Jak potwierdził Yle przedstawiciel SUPO, mężczyzna był zainteresowany radykalną działalnością, ale nie było doniesień o zagrożeniu konkretnym atakiem.
SUPO potwierdziło, że sprawcy ataku nie było na liście 350 osób podejrzewanych w Finlandii o zaangażowanie w działalność terrorystyczną. Fiński nadawca przyznał, że nie wie, jakie działania podjęły służby po otrzymaniu wcześniejszych wskazówek.
Fiński sąd ujawnił tożsamość nożownika. Jest nim urodzony w 1988 roku pochodzący z Maroka Abderrahman Meszka. Przybył do Finlandii w 2016 roku i ubiegał się o azyl. Ostatnio przebywał w ośrodku dla uchodźców w jednej z dzielnic w Turku.

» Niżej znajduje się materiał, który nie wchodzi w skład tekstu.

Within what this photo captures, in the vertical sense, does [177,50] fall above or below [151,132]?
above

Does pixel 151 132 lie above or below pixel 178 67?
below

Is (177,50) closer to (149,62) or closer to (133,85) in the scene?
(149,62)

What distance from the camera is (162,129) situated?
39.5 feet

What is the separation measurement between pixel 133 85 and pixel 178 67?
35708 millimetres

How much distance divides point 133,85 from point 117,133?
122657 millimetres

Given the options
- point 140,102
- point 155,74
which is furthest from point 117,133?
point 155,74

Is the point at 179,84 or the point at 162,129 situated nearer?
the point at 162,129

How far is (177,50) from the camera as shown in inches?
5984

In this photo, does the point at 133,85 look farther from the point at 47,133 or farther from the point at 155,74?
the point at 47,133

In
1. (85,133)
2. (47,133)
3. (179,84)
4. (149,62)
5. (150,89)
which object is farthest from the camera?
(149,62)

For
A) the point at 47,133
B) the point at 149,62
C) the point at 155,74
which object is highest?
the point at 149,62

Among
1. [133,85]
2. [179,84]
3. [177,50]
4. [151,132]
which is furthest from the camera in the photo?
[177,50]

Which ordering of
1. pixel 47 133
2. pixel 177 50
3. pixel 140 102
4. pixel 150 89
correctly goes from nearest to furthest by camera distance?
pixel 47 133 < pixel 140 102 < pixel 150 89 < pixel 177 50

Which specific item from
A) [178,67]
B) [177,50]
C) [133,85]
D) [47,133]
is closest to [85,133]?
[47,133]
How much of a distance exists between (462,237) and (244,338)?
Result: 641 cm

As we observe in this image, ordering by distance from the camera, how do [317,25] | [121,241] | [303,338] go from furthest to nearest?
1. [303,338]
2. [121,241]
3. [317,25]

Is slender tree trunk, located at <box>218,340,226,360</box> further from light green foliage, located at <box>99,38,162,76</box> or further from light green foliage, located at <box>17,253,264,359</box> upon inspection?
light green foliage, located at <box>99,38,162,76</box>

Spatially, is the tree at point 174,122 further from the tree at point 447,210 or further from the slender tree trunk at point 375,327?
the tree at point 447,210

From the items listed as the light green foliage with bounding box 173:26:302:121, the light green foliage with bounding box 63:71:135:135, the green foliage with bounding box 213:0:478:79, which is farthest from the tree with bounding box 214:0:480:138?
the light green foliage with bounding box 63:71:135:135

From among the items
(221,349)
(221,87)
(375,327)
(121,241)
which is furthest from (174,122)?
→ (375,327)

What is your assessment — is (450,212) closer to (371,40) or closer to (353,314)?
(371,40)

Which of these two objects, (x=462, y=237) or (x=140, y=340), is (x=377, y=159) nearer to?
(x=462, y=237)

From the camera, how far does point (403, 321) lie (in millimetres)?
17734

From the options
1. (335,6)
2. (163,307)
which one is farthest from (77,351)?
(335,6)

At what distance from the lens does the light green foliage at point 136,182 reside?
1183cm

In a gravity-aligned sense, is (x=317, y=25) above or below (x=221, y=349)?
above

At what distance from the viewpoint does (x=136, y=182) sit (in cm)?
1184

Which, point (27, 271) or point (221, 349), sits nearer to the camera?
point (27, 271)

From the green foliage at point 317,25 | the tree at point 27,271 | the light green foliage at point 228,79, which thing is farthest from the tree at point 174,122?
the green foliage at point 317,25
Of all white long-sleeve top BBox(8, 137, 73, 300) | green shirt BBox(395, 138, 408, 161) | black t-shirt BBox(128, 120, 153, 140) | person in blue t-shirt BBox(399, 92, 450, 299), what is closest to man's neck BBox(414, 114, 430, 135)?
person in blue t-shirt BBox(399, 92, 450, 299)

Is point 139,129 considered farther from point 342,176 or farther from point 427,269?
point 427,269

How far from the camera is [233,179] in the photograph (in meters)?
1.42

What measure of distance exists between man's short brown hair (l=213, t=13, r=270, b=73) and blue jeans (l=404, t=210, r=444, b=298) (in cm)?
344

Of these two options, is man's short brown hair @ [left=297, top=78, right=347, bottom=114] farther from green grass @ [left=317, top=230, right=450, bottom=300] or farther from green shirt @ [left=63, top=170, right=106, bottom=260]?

W niedzielę został przesłuchany przez policję. Zostanie postawiony przed sądem we wtorek. Odpowie za morderstwa i próbę zabójstwa o charakterze terrorystycznym.
Policja podejrzewa o związek z atakiem także innych czterech Marokańczyków, których zatrzymała w nocy z piątku na sobotę. Im także zostaną postawione zarzuty w związku z atakiem. Zatrzymani nie przyznają się do winy. Policja wystąpiła z wnioskiem o ich osadzenie w areszcie śledczym.
W piątkowe popołudnie w Turku, na południowym zachodzie Finlandii, w wyniku ataku nożownika zginęły dwie obywatelki Finlandii. Zranionych zostało osiem osób, w tym obywatele Szwecji, Włoch i Wielkiej Brytanii.